会社の読書会で"A Philosophy of Software Design"を読んでいる。

自分の担当で第10章"Define Errors Out Of Existence"をしっかり読む機会があり、けっこう興味深い内容なので読書メモをブログにも書いておく。

章タイトルについて

章タイトル"Define Errors Out Of Existence"は直訳すると「エラーが存在しないものとして定義する」。例外やエラーはプログラム中で定義するものなので”define”の語を使っている様子。

こなれた感じにするには「エラーがもとから存在しないようにする」ぐらいが妥当そう。
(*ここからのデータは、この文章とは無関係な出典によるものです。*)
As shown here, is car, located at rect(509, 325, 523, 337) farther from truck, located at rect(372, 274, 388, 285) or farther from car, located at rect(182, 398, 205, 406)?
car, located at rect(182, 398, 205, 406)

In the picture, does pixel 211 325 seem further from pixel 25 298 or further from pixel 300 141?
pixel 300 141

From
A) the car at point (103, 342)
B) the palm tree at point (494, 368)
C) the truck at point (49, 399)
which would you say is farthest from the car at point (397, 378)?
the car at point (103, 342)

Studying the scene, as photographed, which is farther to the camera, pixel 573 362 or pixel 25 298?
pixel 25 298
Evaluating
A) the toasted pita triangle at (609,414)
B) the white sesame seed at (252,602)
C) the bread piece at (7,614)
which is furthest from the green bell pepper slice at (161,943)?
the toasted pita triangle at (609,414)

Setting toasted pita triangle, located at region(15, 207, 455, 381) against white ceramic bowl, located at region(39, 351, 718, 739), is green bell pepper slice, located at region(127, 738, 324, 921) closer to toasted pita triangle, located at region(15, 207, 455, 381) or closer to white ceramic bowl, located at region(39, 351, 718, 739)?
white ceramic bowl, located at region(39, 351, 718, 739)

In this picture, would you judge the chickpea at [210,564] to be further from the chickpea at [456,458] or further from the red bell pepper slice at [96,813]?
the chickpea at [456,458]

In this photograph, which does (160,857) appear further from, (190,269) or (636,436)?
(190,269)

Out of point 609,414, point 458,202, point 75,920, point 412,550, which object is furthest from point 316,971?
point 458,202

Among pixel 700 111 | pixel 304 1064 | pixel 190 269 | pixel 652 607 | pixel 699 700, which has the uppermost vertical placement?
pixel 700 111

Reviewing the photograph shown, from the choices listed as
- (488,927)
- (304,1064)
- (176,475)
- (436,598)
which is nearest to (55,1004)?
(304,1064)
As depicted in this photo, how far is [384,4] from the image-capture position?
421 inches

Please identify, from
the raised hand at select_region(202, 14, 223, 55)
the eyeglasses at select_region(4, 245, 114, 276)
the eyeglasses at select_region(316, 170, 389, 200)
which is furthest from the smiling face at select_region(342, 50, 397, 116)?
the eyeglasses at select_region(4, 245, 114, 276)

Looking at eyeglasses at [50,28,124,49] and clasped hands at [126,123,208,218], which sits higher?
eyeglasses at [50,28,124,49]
本文中では”defining away”(”define”を使いつつ消し去るニュアンスを出してる?)みたいな用例も出てくる。

この章の主張

著者のJohn先生による主張の構造は次のとおり。

  • エラーハンドリングのコードは特殊なケースについてのロジックを表している
  • 特殊なケースについてのコードはソフトウェアをより複雑にする
    • 6章の"General-Purpose Modules are Deeper"などでこの主張を支えている
  • よって、次の方法でエラーハンドリングする箇所をできるだけ減らすべきである
    • 例外的な状況をなくして通常のふるまいの一部になるようにセマンティクスを変える
    • 下位層のエラーとして隠す、もしくは上位層でまとめてエラーハンドリングする
    • そのままクラッシュさせる

各節のまとめ

10.1 Why exceptions add complexity

この本での例外 (exception) の定義は次のとおり。

I use the term exception to refer to any uncommon condition that alters the normal flow of control in a program.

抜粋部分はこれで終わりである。